A note that this will all be based on my own learning. I did a lot of ignoring other peoples’ advice when I was approaching the years that I knew would be my last as a javelin thrower, because ✨ I still had time. ✨ While I’m incredibly proud of the way I finished my athletic career, I also know that I probably heard the things you’re about to read as I approached retirement, and willfully ignored all of them. I think that’s okay! An athletic career — even a twenty-year one — is so, so fleeting, so if you’re still in an active one, I am not offended if you don’t proceed to the words below. You do you, focus on the now, take every single moment as it comes because they are so precious. Sure, you should be investing, financially preparing for your future as best you can (because that truth is universal no matter your stage in life), but contrary to popular belief, I don’t think you need to rush into preparations for life after sport. This life is short but it’s also long: You’ve mastered the universe you’re in, so you’ll master the next one, too, I promise. Know that it’s out there, but do your thing while you can, as best you can.
But…I’m retired. So if you’ve recently made that move, too, maybe I can help you navigate it. We were athletes. What do we do now?
My second ACL tear happened just shy of a year before what I’d planned would be my fourth and final Olympics (Tokyo). I made it, and I got more out of that final Games than I ever expected, even if it wasn’t a medal (or even a final). I was completely satisfied at that point with my career, but had decided in 2017 to make the first ever U.S.-soil Worlds my last: Eugene, Oregon in 2022. I went to therapy. I asked my husband to coach me so we could spend one more year together in sports after his retirement from the discus in 2016. I prepared as best I
An absolute dream. But also a whirlwind of twenty years, capped by a hurricane of a final season, that I needed time to reflect on, drink champagne to, talk to my family about (I cried over lunch when I finally saw my parents again last fall), write the details of, and eat cake while pondering. I am wildly grateful for EVERY step it took to be an athlete for as long as I got to be one, and regardless of how you ended your career, you deserve time to unpack it. Did you do your best? That’s literally all you can do. So, if so (and I bet you did), raise a glass, take a vacation, have a spa day, throw a party, or all of that, as many times over as you need to to do your amazing journey justice. I give you permission to celebrate for the rest of your life. I plan to. What a ridiculously cool thing we got to do!

────────

▶ _PROBLEM SET_:
• a. In one to three sentences, explain why the writer of the essay on retiring from javelin asked the husband to serve as coach.
• b. Continue the essay on retiring from javelin, starting after its final sentence.

▶ _Dataset entries_:
────────

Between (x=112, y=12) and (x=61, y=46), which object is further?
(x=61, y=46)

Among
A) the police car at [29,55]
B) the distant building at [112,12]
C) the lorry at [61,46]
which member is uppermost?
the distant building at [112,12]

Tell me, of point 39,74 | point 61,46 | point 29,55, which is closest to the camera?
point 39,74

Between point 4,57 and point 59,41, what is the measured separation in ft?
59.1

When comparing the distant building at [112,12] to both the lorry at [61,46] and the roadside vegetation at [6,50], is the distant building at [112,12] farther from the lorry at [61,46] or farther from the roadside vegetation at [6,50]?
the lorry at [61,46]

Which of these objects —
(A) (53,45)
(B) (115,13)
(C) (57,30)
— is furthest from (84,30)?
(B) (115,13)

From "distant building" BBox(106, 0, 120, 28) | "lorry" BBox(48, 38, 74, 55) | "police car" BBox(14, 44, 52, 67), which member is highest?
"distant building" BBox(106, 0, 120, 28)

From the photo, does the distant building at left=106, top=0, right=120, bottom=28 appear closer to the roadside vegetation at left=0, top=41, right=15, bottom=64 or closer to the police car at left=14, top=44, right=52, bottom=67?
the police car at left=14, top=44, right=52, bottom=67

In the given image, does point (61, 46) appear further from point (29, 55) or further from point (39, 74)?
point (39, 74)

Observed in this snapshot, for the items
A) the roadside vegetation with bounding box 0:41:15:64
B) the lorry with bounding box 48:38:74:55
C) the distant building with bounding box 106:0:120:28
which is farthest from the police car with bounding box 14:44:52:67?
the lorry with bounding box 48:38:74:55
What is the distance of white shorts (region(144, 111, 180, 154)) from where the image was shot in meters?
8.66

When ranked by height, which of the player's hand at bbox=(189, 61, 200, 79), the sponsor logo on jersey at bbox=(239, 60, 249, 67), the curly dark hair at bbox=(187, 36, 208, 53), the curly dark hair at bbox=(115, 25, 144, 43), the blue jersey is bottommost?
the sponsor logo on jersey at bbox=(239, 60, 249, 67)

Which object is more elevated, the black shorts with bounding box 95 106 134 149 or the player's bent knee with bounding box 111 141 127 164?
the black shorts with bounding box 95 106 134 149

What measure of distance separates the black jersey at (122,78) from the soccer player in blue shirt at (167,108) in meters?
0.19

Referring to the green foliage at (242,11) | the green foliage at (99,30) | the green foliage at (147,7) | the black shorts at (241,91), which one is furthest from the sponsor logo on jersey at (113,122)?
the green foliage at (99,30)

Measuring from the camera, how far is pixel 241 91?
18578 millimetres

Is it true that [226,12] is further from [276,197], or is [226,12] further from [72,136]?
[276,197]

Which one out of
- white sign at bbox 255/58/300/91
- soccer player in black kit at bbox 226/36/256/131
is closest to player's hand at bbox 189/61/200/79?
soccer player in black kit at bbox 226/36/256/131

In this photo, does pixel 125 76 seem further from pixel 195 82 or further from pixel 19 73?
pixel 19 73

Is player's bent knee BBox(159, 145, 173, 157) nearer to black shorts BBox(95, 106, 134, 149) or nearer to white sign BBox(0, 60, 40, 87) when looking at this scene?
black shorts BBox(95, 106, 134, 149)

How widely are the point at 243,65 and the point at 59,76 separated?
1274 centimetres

────────

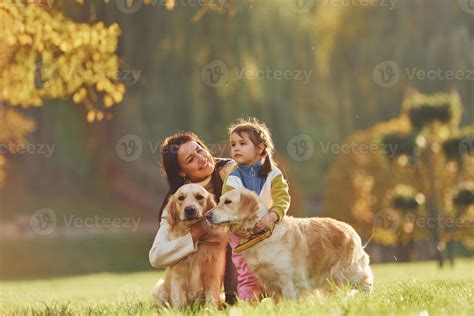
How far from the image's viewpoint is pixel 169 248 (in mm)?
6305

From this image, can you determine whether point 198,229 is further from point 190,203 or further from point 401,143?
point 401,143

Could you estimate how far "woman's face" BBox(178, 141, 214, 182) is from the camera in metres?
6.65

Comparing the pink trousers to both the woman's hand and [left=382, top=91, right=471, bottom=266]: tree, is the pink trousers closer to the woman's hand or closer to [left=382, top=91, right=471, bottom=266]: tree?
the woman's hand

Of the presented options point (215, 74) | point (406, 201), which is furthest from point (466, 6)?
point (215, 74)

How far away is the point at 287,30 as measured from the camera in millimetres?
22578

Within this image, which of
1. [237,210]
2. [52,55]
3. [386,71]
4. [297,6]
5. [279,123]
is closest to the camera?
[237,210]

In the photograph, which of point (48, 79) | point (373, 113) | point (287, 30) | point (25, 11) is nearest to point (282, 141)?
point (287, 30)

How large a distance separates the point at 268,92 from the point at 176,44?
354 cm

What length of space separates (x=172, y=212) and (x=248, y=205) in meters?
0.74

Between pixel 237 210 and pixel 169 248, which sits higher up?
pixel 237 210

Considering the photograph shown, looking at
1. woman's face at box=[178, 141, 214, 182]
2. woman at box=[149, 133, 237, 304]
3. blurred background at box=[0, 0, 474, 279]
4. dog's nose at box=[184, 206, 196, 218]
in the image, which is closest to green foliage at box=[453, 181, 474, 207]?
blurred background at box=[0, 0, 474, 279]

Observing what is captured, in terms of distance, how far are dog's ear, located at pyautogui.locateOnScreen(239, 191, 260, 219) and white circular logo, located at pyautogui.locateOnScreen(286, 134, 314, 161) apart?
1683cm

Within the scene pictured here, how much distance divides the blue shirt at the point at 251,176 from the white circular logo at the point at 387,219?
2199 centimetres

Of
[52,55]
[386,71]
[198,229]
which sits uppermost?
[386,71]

────────

▶ _NUMBERED RESPONSES_:
• a. The writer asked the husband to coach so that the two of them could spend one more year together in sports. He had retired from the discus in 2016, and the writer planned to end the career at the 2022 World Championships in Eugene, Oregon.

• b.
I’ve watched many friends leave sport dissatisfied. Bitter, even. And that’s also completely and utterly okay. We wouldn’t be athletes without expecting the best from ourselves, so it’s normal to feel all of the feelings of disappointment when things don’t go the way you thought they would. But I hope that, in time, you see how amazing you are, despite not achieving all the things you visualized, yearned for, prepared your best for, and didn’t ultimately get.
Seventy meters in the women’s javelin (almost 230 feet) is a magic number. Only five women in history have reached it. Only 12 (including myself 😃) have thrown 68m or more. I had giant aspirations of being one of the women beyond that massive 70m line, and establishing a new PB in 2022 at 36 years old after two block leg ACL surgical recoveries tells me that I absolutely did have the potential to throw that far. I just got hurt a lot. And it didn’t happen. After I threw 68.11m in my second-to-last meet ever, I understood that, yes, I had not met my ultimate potential. But I quickly also came to: I did the best I could with what I had. And I can totally live with a little missed opportunity ache behind this giant swell of pride. That mix of good and bad is what my career has always been…
After my best Olympic finish in Rio (the furthest ever mark to not make an Olympic final), my friend Susan sent me this: “How blessed we are to feel so deeply in both directions.” You, fellow retired woman athlete, were so brave to put your heart on the line in every competition you lined up for. When you get out here, beyond sport, you realize that not everyone takes that chance. The courage to stand on your own, believe completely in yourself and the abilities you’ve honed, and try, win or lose, in front of the world, is amazing. Celebrate that. And when you start there, you’ll see how much you loved each moment that wasn’t about results: Sharing physical suffering at practices with training partners, hilarious commiseration stories about long travel days over dinner with competitors, and getting drug tested during historic moments, remembering laughter under the stands while the stadium roared.
It’s okay to mourn. But then, please, also celebrate.
I happened upon the knowledge that my body felt better without a true offseason. When I hurt my knee again in 2020, I couldn’t afford the time to stop moving. Went from competition to prehab to rehab to competition again, and the rest of my body felt great in 2021 after continuing to move throughout the fall, when I would have normally laid around for a month or so. I took that learning straight into the 2022 season and then retirement, and while it has taken almost a year for athlete weight to start leaving my body, I feel awesome.
Highly recommend also trying new stuff! I should not, but you should. I played pickup basketball this year and immediately got bursitis — in my good knee. But if you’re not as injury-prone as me, go wild with the other sports! I’m simply running 5k’s, because of relative safety (I wear open-ear bluetooth headphones and do my best to not cross busy streets to be extra safe).
Being fit, strong, physically capable, etc. is what we’ve always known as athletes. Keep that constant for yourself, just explore it in ways you never had time or risk for as a pro! While running is SO hard, the confidence I gain in that exercise of willpower and cardiovascular endurance gives me life like catching a 100 kilo clean used to.
Russ (my husband) has said to me a few times this year, “Just because you said you were retiring doesn’t mean you have to,” when I get the nerve to say out loud that I miss it. I’ve called my strength coach of 14 years to ask him to tell me, again, how hard it was. Because the way I ended my career means I’ll always remember the best times most readily. They’re freshest, sharpest, and most wonderful, and that makes it seem like I could do them all again, no problem! That is so untrue it’s laughable, but it’s still easy to believe when my perspective on my whole career is coated in the magic of 2022.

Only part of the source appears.